Climbing the Cajon pass was the first time I got the “visual” that from when we came (Los Angeles) and to where the road was heading (Las Vegas) was IN the desert.
All I wanted to do was drive THROUGH what we were seeing so we could GET to the desert, which was our destination.
That was it. I, too, have held the perception that desert is just a place to get through on your way to something else
The turning point (no pun intended) was when we turned off of I-15 East toward Afton Canyon, known by guide books as the “grand canyon of the Mojave.” We lunched at a picnic table in a windy spot, then took a short walk near the railroad tracks, then got in our car to drive thru the base of the “canyon”.
Not quite the spectacle of the Grand, but mighty none the less. Sandstone walls, many shades of gray, teased me to come back when the light would be less flat to see them as pink.
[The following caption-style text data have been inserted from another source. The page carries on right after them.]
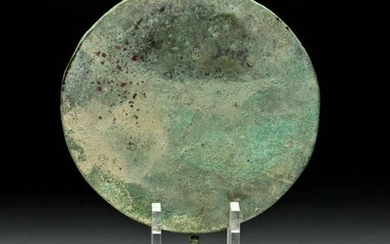 Roman Bronze Mirror with Decorated Handle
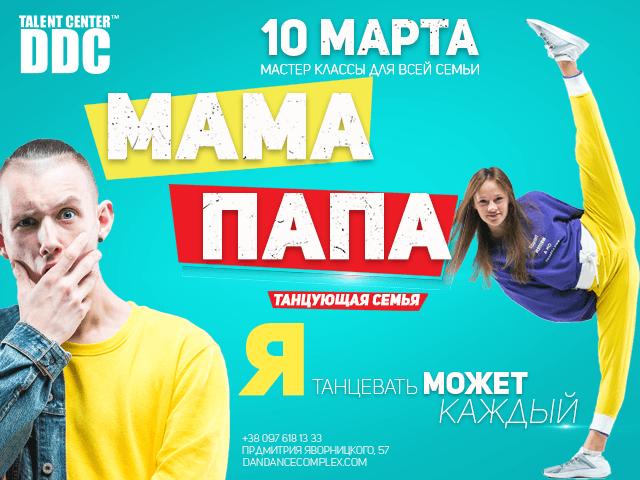 мама+папа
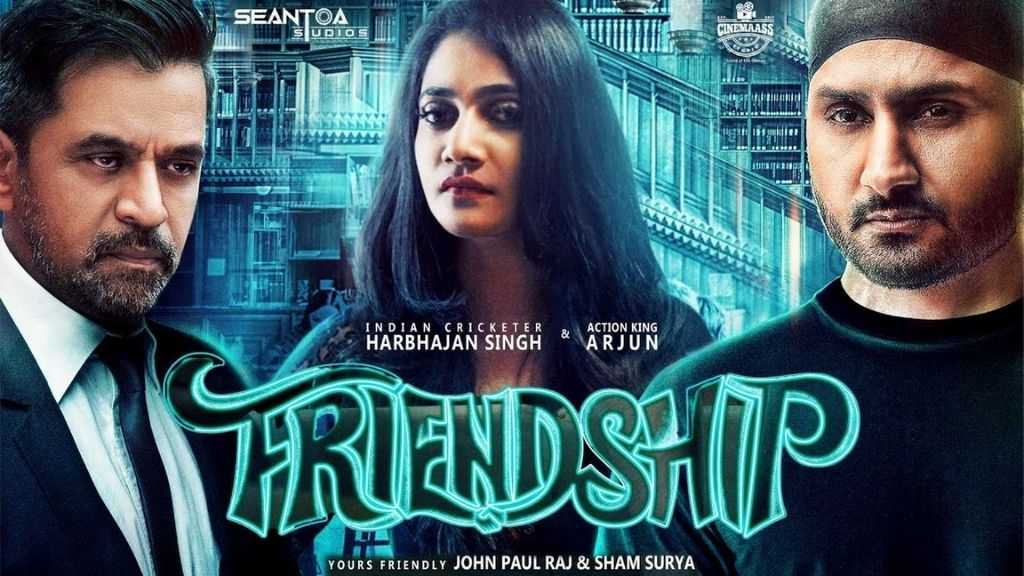 Friendship Tamil Movie Download Tamilrockers 720p, 1080p (2021)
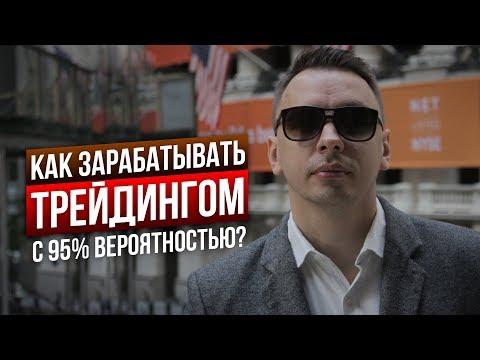 Как начать зарабатывать на бирже с 95% вероятностью - Дмитрий Черёмушкин с Wall Street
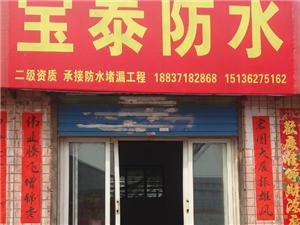 鄭州寶泰防水施工屋面防水廠價批發防水材料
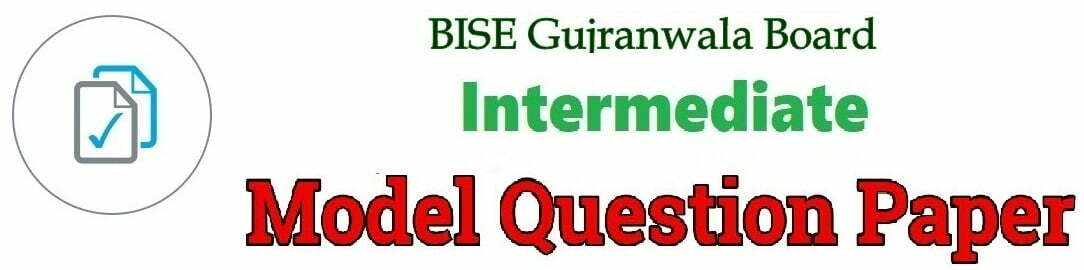 BISE Gujranwala 11th & 12th Model Paper 2021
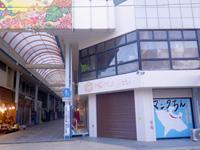 石垣島のメームイ ジッチ(旧メームイ製菓支店)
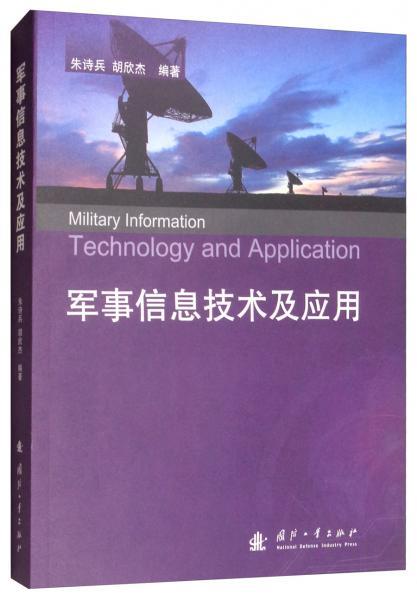 军事信息技术及应用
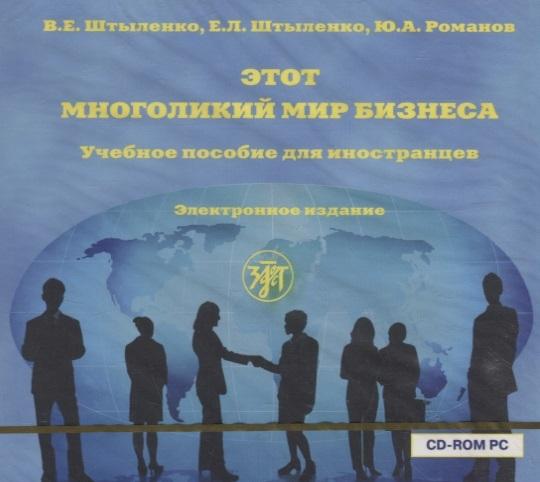 Штыленко В., Штыленко Е., Романов Ю. CD Этот многоликий мир бизнеса Учебное пособие цена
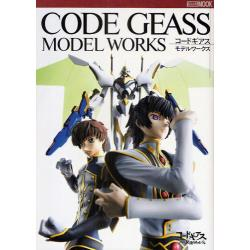 CODE GEASS MODEL WOR [ホビ-ジャパンMOOK 289]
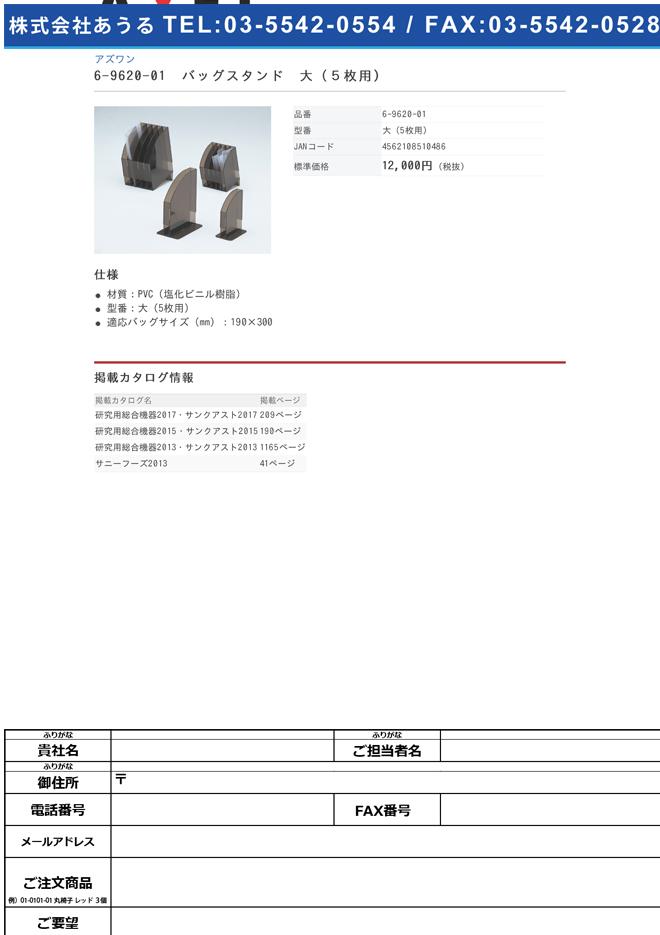 6-9620-01 バッグスタンド 大(5枚用)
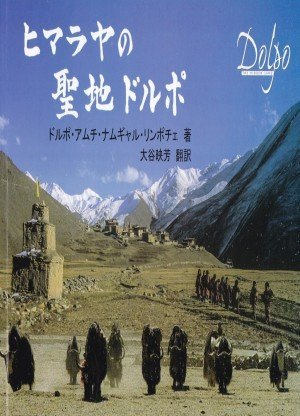 Dolpo the Hidden Land (Japanese Language)
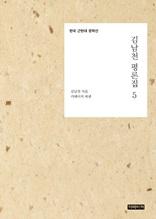 김남천 평론집 5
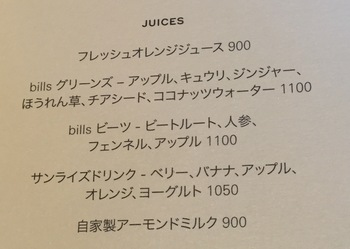IMG_2036.JPG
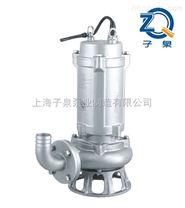 WQP型全不锈钢潜污泵
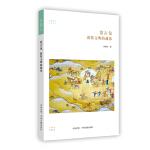 蒙古包:游牧文明的载体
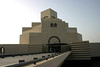 I.M. Pei Museum of Islamic art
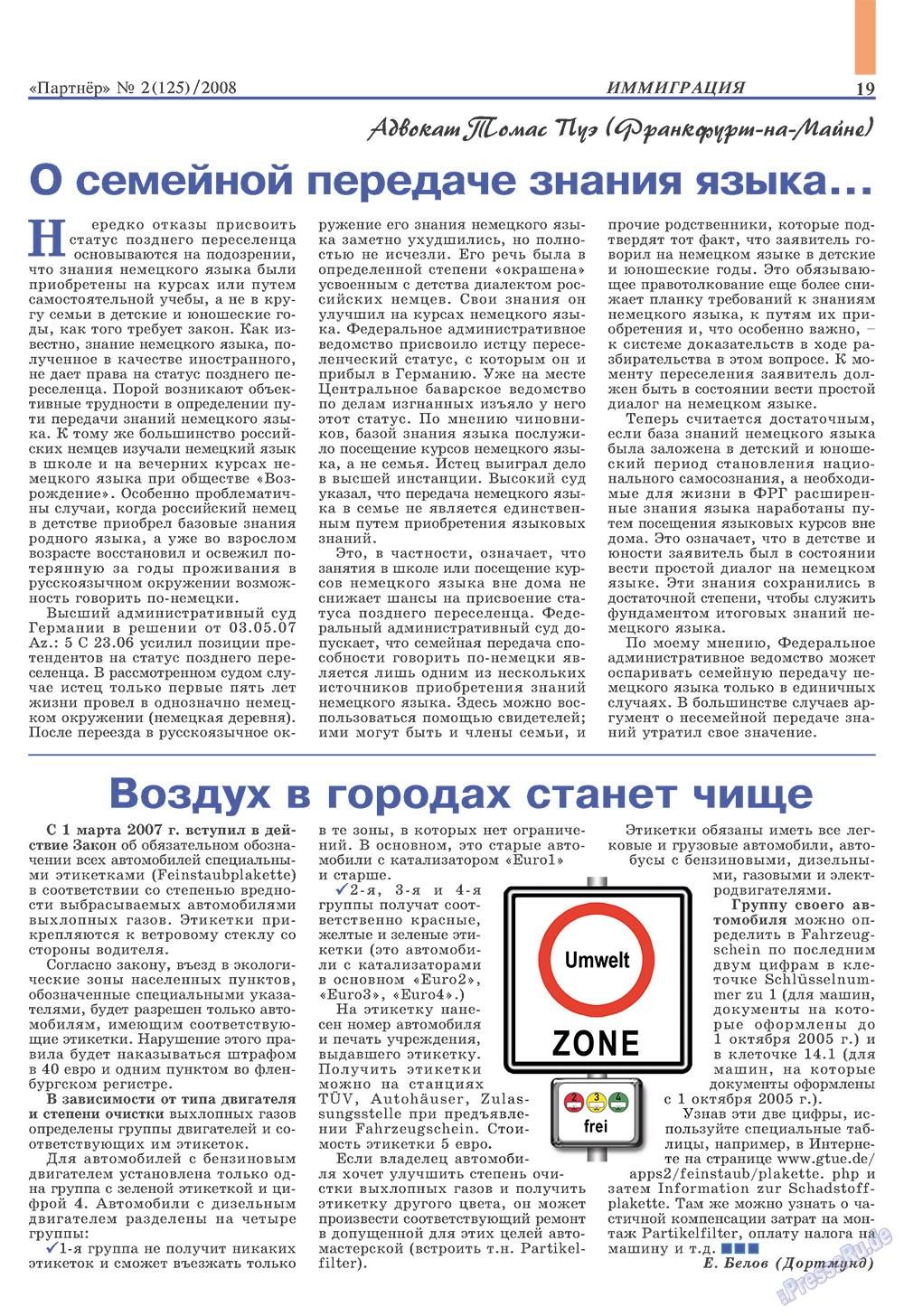 Партнер (журнал). 2008 год, номер 2, стр. 19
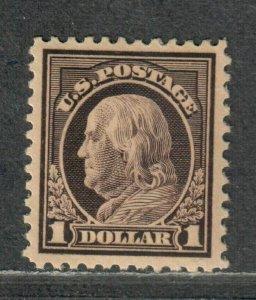 US Sc#518 M/H/VF-EF, Gum Skip At Bottom, Cv. $37.50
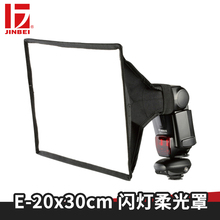 JINBEI Universal 20x30cm Light On-camera Flash Diffuser Foldable Softbox For Speedlite Photo Studio Accessories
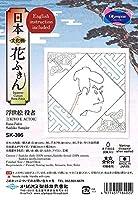 オリムパス製絲 刺し子キット 日本 文化柄 花ふきん 浮世絵 役者 SK-396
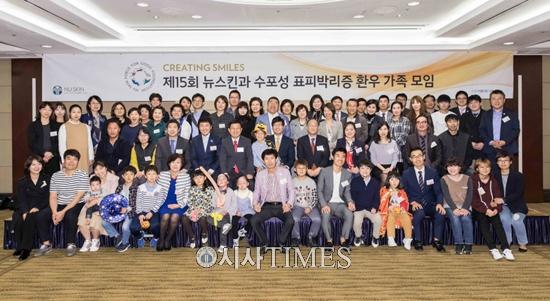뉴스킨, 15년째 희귀성 피부질환 환자 위해 기금 지원 '눈길'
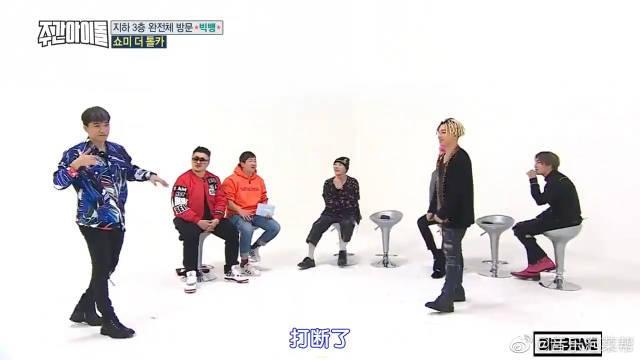 权志龙跳《pick me》,BIGBANG全员撒娇,女团舞跳起来
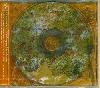 Calm / Bathing in Sunshowers (CD) - 美しい自然の声とメロディーが...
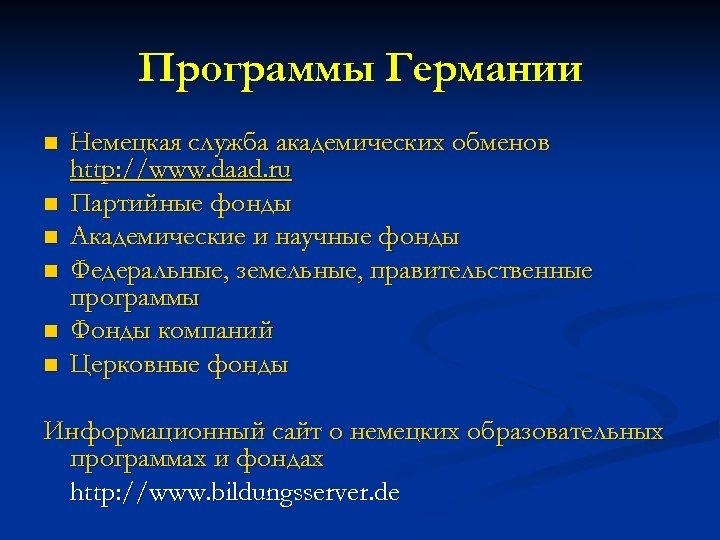 Программы Германии n n n Немецкая служба академических обменов http: //www. daad. ru Партийные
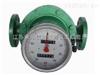 HC-LDFL机油流量计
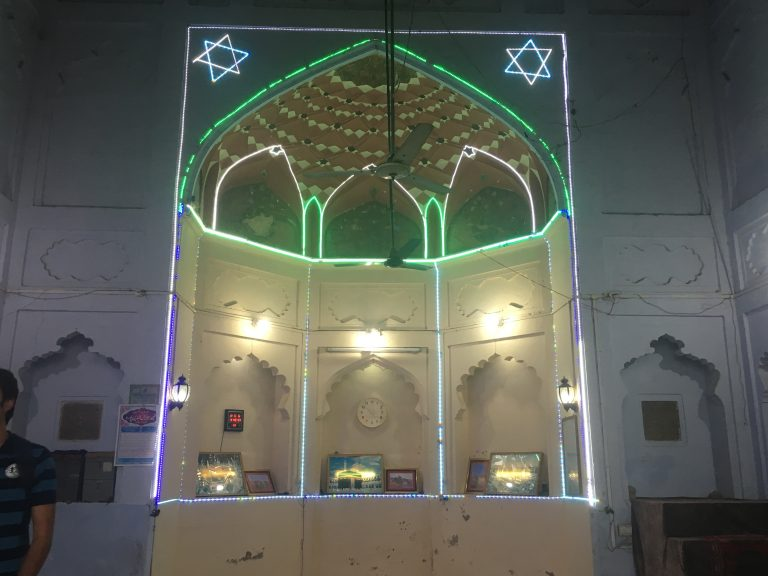 Alamgir Mosque interior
Here we entered that “zone” where time begins to slow down. The silence starts to envelop you. And what I remember I love about the desert tickles me onward.
We broke the spell slightly when we stopped in Baker for gas, bought a few post cards and fire wood, then re-entered the desert “zone” along the road inside the Mojave National Preserve leading to Kelso (aptly called Kelbaker road).
Once at the Kelso Depot we stopped briefly in the visitor center to buy some stamps, then when I asked where I could mail something was told, right over there by the trees, you can’t miss it.
We walked by numerous sets of trees seeing nothing that looked anything like a mail box, got back in the car, and began to drive onward, when we noticed, believe it or not, a mail slot box for receiving and sending mail, right beneath, yes, another set of trees.
We then followed the written instructions to the tee to the Granite Mountain Research Center where we were to spend a few nights and meet with Jim Andre, a noted botanist who runs the center; someone we sensed would be pivotal in guiding us as to what to see to possibly include in the film, and known by many in the desert as a “poet” of the place.
Once inside the funky gated area, we were pleased to find ourselves off the grid, among these granite pilings of rocks, the moon about to come out, the wind threatening to grow in intensity and our hosts welcoming us, settling us in for the night, and showing where to cook our own meal for dinner, etc.
We settled in for a nights sleep awakened many times by howling winds, sparkly moonlight, and dry desert air. We had arrived. This is the Mojave.